With a fully cloud-based system, Meyer notes that all someone needs to fully exploit and work with SAR data in OpenSARLab is an internet-enabled device that has a web browser—from a laptop to an iPad or even a cell phone. “You can work with thousands of interferograms and analyze years of deformation history easily through a web browser from your couch at home,” he says. “It’s pretty amazing.”

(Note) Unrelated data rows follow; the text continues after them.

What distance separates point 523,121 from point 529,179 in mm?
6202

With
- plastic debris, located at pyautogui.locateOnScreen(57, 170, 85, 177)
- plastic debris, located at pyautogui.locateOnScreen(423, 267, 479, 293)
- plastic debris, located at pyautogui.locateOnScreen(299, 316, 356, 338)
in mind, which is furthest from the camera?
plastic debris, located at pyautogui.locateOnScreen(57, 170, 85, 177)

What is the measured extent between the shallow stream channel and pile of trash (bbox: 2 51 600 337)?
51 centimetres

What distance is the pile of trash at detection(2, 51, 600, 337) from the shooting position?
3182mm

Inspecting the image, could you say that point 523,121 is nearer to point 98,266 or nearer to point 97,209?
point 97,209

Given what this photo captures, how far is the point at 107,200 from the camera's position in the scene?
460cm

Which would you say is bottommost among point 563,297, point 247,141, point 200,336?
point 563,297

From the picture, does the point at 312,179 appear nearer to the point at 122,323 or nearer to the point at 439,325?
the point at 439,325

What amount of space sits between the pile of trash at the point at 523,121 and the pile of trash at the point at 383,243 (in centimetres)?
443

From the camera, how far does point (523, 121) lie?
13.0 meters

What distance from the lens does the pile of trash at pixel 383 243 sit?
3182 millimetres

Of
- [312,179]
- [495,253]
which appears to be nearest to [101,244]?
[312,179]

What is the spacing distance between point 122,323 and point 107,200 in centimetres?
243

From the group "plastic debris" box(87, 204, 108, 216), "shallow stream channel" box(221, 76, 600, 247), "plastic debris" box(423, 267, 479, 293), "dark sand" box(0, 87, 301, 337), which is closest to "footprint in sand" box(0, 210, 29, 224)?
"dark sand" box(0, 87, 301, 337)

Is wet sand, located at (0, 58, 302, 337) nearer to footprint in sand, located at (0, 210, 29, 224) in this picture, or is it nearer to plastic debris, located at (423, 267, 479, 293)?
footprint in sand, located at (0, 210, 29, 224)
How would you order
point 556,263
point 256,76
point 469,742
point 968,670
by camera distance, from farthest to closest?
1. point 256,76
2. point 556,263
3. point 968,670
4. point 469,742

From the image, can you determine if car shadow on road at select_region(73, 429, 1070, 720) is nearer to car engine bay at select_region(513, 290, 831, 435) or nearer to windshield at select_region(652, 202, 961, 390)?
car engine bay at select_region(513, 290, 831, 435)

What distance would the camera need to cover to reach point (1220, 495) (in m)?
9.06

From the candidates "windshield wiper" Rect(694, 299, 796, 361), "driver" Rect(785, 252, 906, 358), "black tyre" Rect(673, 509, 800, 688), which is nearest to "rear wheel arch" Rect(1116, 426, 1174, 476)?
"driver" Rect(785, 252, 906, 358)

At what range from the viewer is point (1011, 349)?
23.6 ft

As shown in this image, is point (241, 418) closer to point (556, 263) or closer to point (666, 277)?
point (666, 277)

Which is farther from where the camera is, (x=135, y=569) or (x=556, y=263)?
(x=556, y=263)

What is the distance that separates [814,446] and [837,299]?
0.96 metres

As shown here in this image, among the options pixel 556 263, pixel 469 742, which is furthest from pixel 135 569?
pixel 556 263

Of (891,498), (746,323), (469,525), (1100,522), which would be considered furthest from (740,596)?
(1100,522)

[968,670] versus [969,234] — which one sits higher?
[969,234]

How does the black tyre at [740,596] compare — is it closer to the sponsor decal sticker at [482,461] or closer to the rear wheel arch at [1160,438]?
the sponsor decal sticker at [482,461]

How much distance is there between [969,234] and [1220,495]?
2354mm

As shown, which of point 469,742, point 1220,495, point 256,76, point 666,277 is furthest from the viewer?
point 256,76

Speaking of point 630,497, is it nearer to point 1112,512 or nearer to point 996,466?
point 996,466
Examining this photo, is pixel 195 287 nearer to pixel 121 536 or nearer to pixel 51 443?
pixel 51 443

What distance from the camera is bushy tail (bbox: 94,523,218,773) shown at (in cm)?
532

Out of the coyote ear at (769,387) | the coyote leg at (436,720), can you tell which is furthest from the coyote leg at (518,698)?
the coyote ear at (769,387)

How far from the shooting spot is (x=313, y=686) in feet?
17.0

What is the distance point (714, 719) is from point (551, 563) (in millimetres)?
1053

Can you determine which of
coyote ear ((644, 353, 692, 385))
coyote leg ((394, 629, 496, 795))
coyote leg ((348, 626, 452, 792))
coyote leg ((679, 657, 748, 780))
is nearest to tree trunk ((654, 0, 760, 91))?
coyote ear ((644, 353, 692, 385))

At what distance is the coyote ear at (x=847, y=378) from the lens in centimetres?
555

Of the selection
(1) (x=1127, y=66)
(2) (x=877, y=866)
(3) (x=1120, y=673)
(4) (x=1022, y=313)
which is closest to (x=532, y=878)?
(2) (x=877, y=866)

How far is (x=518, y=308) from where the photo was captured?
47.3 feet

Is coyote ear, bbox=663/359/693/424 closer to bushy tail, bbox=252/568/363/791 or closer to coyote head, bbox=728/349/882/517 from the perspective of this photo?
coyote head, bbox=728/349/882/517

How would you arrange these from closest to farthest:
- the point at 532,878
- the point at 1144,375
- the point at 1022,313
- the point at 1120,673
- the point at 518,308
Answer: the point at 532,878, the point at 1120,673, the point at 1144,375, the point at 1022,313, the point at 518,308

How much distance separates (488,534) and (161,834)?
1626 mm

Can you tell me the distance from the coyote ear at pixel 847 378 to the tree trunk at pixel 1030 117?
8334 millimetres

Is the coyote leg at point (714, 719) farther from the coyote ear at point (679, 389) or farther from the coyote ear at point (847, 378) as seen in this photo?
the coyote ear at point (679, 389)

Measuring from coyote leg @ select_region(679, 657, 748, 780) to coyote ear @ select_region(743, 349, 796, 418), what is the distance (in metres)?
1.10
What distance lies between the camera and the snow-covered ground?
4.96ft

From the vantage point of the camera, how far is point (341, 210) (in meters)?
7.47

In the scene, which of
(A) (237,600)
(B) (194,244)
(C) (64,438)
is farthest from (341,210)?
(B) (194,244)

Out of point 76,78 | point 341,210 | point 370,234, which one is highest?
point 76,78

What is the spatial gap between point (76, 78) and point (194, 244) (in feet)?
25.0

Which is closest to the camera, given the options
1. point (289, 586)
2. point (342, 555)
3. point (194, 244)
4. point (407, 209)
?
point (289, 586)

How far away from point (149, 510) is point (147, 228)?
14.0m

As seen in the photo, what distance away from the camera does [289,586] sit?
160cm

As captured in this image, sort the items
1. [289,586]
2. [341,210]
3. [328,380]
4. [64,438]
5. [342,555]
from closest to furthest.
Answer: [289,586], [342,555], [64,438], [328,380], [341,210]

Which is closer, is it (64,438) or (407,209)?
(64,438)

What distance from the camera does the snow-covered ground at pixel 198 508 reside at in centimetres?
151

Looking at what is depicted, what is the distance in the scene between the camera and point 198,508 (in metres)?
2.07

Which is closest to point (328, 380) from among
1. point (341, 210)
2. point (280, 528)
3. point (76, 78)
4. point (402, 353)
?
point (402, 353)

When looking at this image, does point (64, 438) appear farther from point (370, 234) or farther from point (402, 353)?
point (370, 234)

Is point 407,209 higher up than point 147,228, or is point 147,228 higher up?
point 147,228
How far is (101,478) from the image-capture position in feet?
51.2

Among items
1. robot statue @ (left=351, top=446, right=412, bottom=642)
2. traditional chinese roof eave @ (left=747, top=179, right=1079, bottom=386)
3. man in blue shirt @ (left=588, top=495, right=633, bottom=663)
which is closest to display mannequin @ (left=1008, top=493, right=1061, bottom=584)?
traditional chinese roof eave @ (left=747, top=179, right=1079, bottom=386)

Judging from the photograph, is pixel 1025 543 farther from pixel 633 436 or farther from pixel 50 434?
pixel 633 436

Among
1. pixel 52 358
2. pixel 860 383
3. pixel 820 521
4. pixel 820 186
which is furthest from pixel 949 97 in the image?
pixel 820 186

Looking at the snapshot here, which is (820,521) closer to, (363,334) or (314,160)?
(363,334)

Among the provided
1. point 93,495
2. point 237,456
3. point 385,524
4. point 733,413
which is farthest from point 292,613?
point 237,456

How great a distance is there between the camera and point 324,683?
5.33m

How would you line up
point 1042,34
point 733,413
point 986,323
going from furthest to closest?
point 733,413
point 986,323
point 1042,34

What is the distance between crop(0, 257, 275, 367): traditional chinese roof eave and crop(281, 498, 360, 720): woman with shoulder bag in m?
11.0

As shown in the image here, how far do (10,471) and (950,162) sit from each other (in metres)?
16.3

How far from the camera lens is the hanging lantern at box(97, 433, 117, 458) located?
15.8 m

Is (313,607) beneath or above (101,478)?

Potential users can request an OpenSARLab account through ASF’s OpenSARLab Access Page. Along with an OpenSARLab account, an Earthdata Login also is required to access data. Numerous data recipes are available through the OpenSARLab GitHub page for working with data, including time series analysis, change detection, and other common SAR data uses. Meyer notes that these recipes are mostly developed for SAR data from the ESA (European Space Agency) Sentinel-1 mission, a currently flying SAR sensor constellation with data available through ASF DAAC.

OpenSARLab runs in the Amazon Web Services (AWS) cloud adjacent to NASA’s Earthdata Cloud, which is the AWS-based architecture for archiving and distributing NASA Earth science data. One long-term ASF goal is to fully transition OpenSARLab into the Earthdata Cloud.

A sister product to OpenSARLab is ASF’s Hybrid Pluggable Processing Pipeline (HyP3, pronounced “hype”) software tool. Hosted in the Earthdata Cloud, HyP3 enables users to quickly and easily turn raw SAR data into analysis ready data (ARD) in the form of interferograms and geocoded image products. “HyP3 allows you to create thousands of interferograms within an hour or two,” says Meyer. “Then OpenSARLab allows you to leverage all of these interferograms directly in place in the cloud, run time series analysis on these products, and then only download your final science result—which is much smaller in volume.”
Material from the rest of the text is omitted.